La gente se apiñaba alrededor de Jesús, y entonces él se puso a decirles: «Esta generación es una generación perversa. Pide un signo, pero no se le dará más signo que el signo de Jonás. Pues como Jonás fue un signo para los habitantes de Nínive, lo mismo será el Hijo del hombre para esta generación. La reina del Sur se levantará en el juicio contra los hombres de esta generación y hará que los condenen, porque ella vino desde los confines de la tierra para escuchar la sabiduría de Salomón, y aquí hay uno que es más que Salomón. Los hombres de Nínive se alzarán en el juicio contra esta generación y harán que la condenen; porque ellos se convirtieron con la proclamación de Jonás, y aquí hay uno que es más que Jonás».
«Reverie» © Usado bajo licencia no comercial Creative Commons
Hemos perdido la ingenuidad.
Nos hemos vuelto escépticos, y ahora ya no creemos en los valores comunes. Hemos renunciado a la verdad. Aceptamos –qué remedio– la mentira de los propios como un mal menor. Jaleamos los golpes bajos cuando van dirigidos al enemigo (ya no hay rivales, sino enemigos).
Detestamos la contrariedad. El mundo ha de adaptarse a uno.
No sabemos amar. Unos, por exceso, confunden el amor con cualquier apetito. Y otros, por defecto, son incapaces de decir «te quiero» y que sea verdad.

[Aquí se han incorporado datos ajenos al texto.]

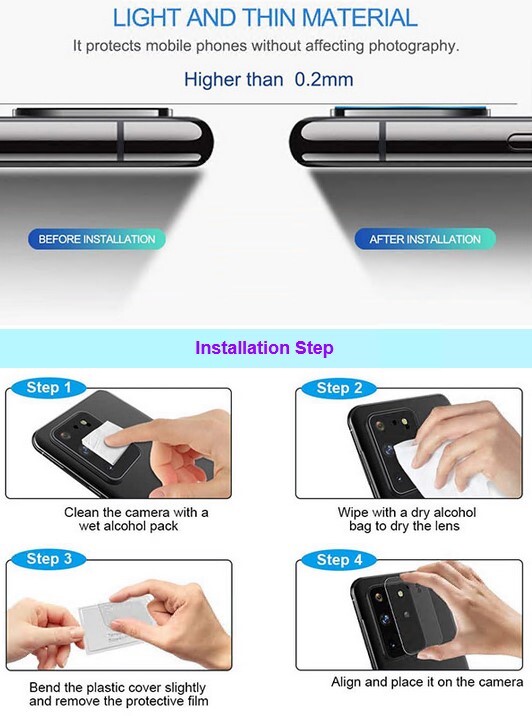 LIGHT AND THIN MATERIAL

It protects mobile phones without affecting photography.

Higher than 0.2mm

BEFORE INSTALLATION

AFTER INSTALLATION

Installation Step

Step 1

Clean the camera with a wet alcohol pack

Step 2

Wipe with a dry alcohol bag to dry the lens

Step 3

Bend the plastic cover slightly and remove the protective film

Step 4

Align and place it on the camera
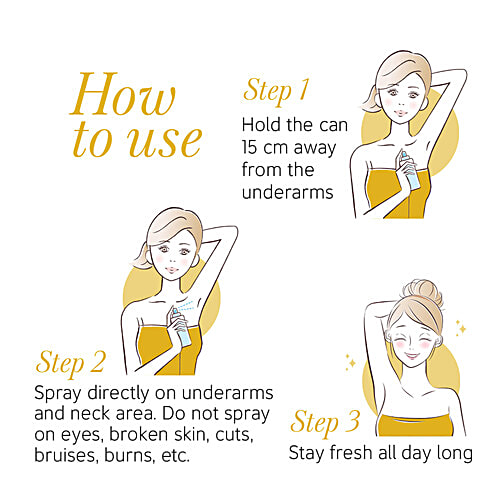 How to use

Step 1
Hold the can 15 cm away from the underarms

Step 2
Spray directly on underarms and neck area. Do not spray on eyes, broken skin, cuts, bruises, burns, etc.

Step 3
Stay fresh all day long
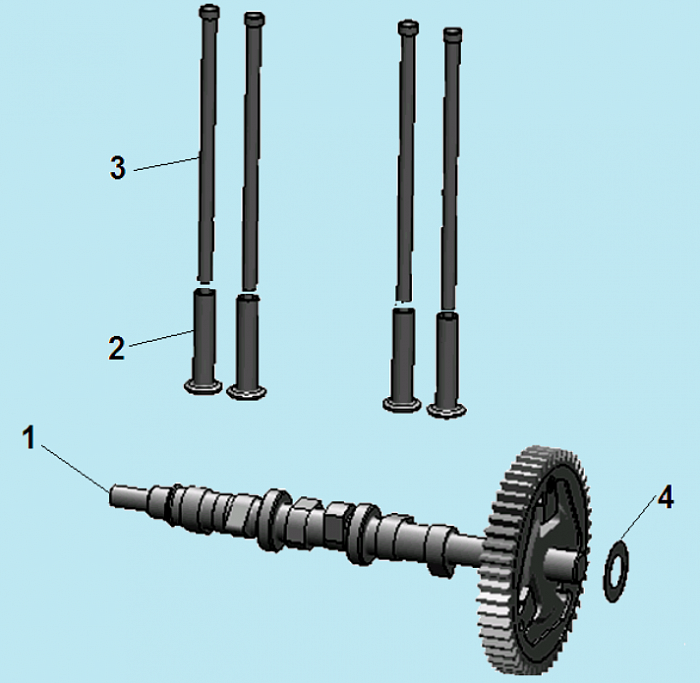 3
2
1
4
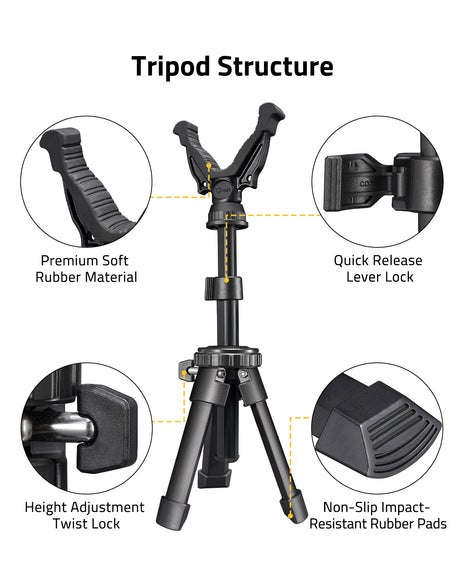 Tripod Structure

Premium Soft Rubber Material

Quick Release Lever Lock

Height Adjustment Twist Lock

Non-Slip Impact-Resistant Rubber Pads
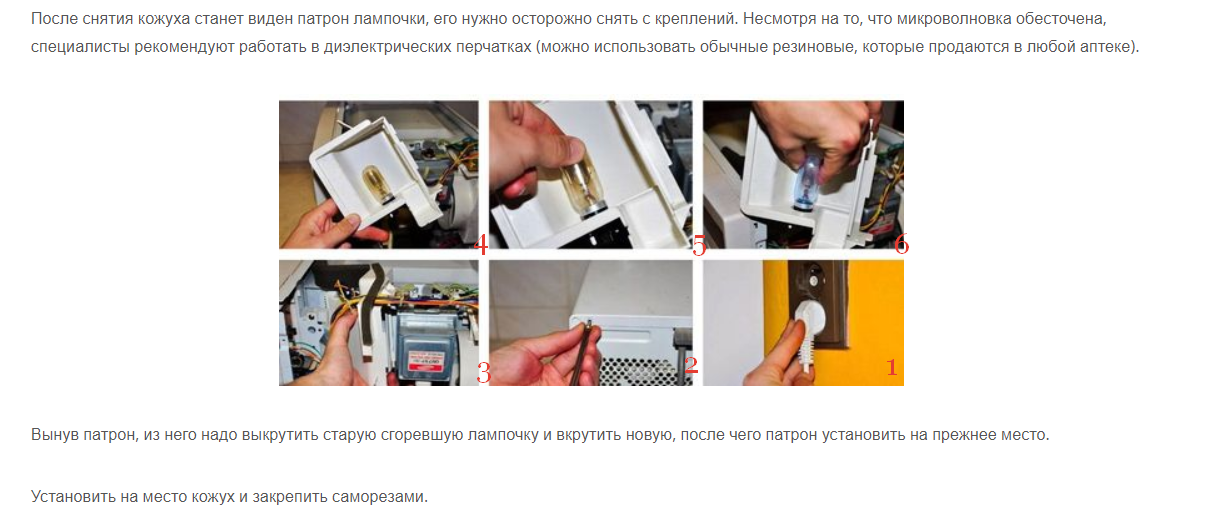 После снятия кожуха станет виден патрон лампочки, его нужно осторожно снять с креплений. Несмотря на то, что микроволновка обесточена, специалисты рекомендуют работать в диэлектрических перчатках (можно использовать обычные резиновые, которые продаются в любой аптеке).

4 5 6

3 2 1

Вынув патрон, из него надо выкрутить старую сгоревшую лампочку и вкрутить новую, после чего патрон установить на прежнее место.

Установить на место кожух и закрепить саморезами.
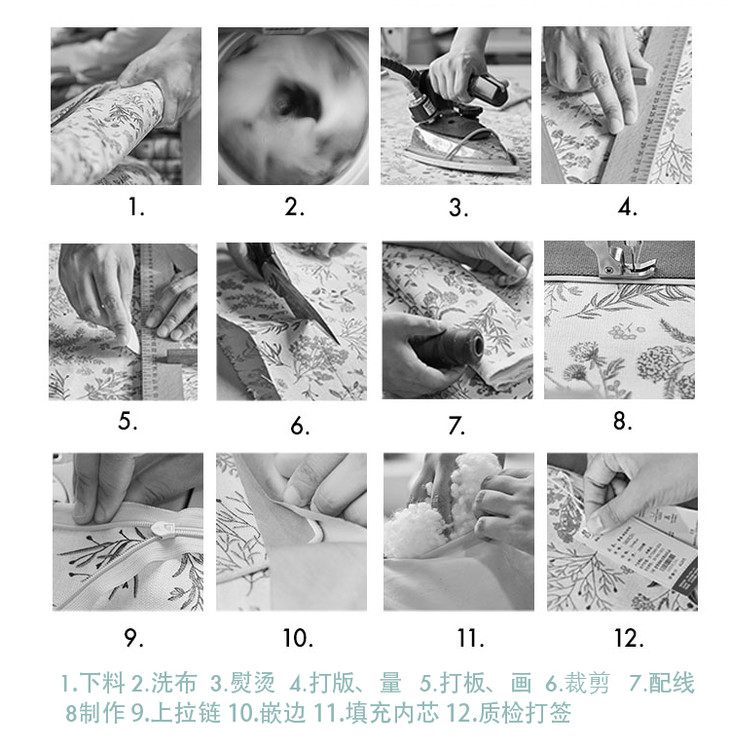 1.

2.

3.

4.

5.

6.

7.

8.

9.

10.

11.

12.

1.下料 2.洗布 3.熨烫 4.打版、量 5.打板、画 6.裁剪 7.配线 8制作 9.上拉链 10.嵌边 11.填充内芯 12.质检打签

Consumimos noticias como si fueran parte del espectáculo cotidiano. Pasamos de la guerra a la tragedia doméstica, de la diatriba política a la entrevista punzante. Se nos van minutos que terminan siendo horas, días, semanas, viendo imágenes intrascendentes de vidas ajenas que no significan nada, pero se convierten en una prisión laberíntica.
Hay que decir «¡Basta!» Y pelear por recobrar una nueva inocencia. Más curtida, quizás, menos cándida, pero aún capaz de valorar lo bueno, lo justo, lo bello y lo valioso.
Hay que recobrar la capacidad de amar.
Me niego a creer que no hay salida al laberinto.